◆ EXERCISE ◆
Tally the lines in the material below that contain the string "back", treating uppercase and lowercase letters as different, and reply with that number alone.

◆ INPUT RECORDS ◆
+ + + + + + +
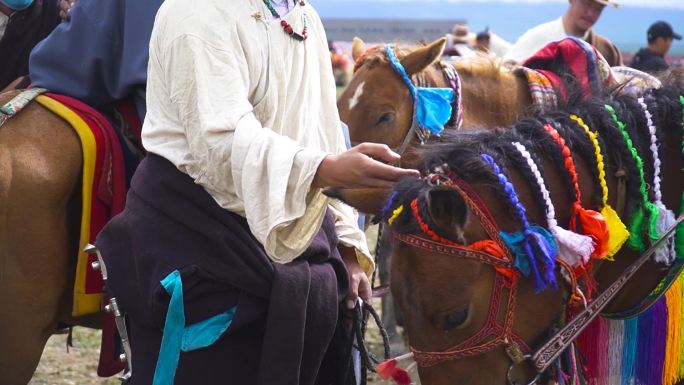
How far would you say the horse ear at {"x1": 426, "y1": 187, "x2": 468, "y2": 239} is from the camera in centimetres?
231

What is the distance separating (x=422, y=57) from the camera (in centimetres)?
503

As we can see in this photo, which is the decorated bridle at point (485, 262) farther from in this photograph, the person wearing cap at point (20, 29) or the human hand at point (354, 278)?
the person wearing cap at point (20, 29)

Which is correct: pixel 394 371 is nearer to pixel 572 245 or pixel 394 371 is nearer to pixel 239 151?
pixel 572 245

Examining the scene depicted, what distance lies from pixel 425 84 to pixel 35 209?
2.33 m

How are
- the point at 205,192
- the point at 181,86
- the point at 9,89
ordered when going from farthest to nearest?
the point at 9,89, the point at 205,192, the point at 181,86

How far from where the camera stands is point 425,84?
16.7 ft

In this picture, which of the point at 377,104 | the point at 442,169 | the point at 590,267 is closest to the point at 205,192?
the point at 442,169

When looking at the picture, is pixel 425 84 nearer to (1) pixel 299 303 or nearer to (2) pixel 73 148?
(2) pixel 73 148

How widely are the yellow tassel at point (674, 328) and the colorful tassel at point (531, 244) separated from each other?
1.81 feet

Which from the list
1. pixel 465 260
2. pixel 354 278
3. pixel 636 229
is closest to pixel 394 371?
pixel 354 278

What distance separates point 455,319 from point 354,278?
0.37 m

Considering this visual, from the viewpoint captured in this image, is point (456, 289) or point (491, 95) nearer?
point (456, 289)

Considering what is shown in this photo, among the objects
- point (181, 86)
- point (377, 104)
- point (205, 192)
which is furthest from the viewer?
point (377, 104)

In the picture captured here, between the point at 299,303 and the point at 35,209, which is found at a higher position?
the point at 299,303
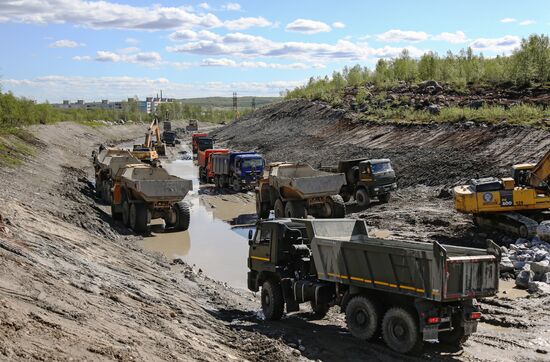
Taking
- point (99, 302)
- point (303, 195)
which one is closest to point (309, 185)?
point (303, 195)

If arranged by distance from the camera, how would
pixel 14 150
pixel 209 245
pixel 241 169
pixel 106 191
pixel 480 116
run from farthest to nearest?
pixel 14 150
pixel 480 116
pixel 241 169
pixel 106 191
pixel 209 245

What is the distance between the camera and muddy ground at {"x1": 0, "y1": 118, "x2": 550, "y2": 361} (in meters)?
8.20

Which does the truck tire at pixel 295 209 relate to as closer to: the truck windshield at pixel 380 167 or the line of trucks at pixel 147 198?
the line of trucks at pixel 147 198

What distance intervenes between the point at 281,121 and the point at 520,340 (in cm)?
6063

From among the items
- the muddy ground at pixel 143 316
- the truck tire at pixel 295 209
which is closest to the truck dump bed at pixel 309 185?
the truck tire at pixel 295 209

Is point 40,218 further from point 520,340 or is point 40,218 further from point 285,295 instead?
point 520,340

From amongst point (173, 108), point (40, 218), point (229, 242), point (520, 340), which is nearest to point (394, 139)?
point (229, 242)

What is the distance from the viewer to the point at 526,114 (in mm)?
34375

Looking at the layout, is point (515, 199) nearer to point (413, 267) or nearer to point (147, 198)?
point (413, 267)

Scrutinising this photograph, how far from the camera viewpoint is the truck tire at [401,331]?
9.82 metres

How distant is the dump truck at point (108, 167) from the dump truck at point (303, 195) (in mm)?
6964

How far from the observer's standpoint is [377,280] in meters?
10.3

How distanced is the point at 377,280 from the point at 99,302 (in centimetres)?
456

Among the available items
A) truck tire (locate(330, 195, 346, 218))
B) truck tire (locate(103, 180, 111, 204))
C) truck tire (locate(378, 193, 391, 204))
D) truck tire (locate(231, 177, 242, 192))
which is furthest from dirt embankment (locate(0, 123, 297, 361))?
truck tire (locate(231, 177, 242, 192))
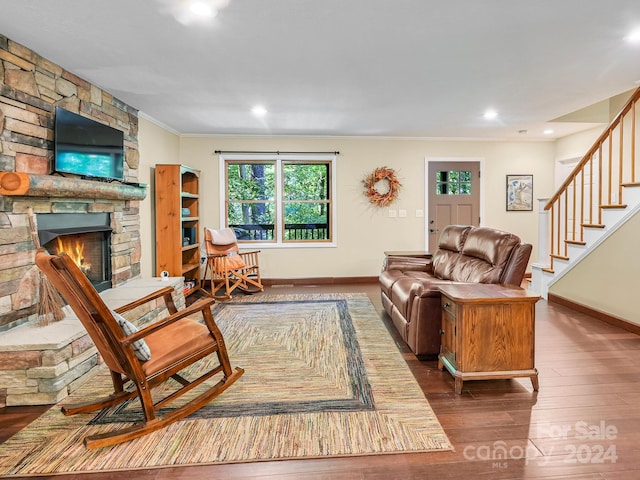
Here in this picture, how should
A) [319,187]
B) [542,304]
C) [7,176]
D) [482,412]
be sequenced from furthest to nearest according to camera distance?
[319,187] → [542,304] → [7,176] → [482,412]

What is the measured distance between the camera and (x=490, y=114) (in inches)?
179

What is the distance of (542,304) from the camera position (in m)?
4.53

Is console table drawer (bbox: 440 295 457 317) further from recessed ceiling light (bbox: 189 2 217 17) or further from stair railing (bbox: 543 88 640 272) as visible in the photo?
stair railing (bbox: 543 88 640 272)

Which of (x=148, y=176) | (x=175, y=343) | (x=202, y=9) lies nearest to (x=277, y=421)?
(x=175, y=343)

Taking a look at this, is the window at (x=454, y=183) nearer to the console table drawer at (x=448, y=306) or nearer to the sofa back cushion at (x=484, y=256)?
the sofa back cushion at (x=484, y=256)

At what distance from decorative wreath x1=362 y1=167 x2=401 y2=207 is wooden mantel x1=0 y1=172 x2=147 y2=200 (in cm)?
343

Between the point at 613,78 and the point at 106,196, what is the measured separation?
475 centimetres

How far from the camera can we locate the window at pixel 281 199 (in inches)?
231

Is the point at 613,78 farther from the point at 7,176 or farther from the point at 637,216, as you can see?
the point at 7,176

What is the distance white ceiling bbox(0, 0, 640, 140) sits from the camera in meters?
2.20

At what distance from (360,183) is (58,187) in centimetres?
415

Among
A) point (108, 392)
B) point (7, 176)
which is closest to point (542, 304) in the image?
point (108, 392)

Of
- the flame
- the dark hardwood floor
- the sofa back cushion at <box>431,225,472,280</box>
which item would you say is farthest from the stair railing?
the flame

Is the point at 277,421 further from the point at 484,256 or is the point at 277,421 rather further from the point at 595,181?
the point at 595,181
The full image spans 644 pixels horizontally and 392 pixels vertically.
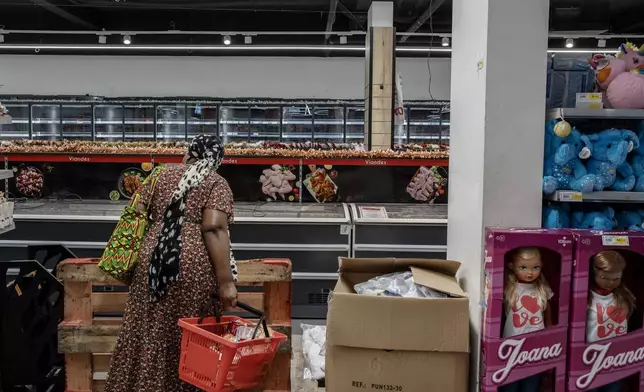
+ + + + + + +
◆ THE OUTPUT ◆
3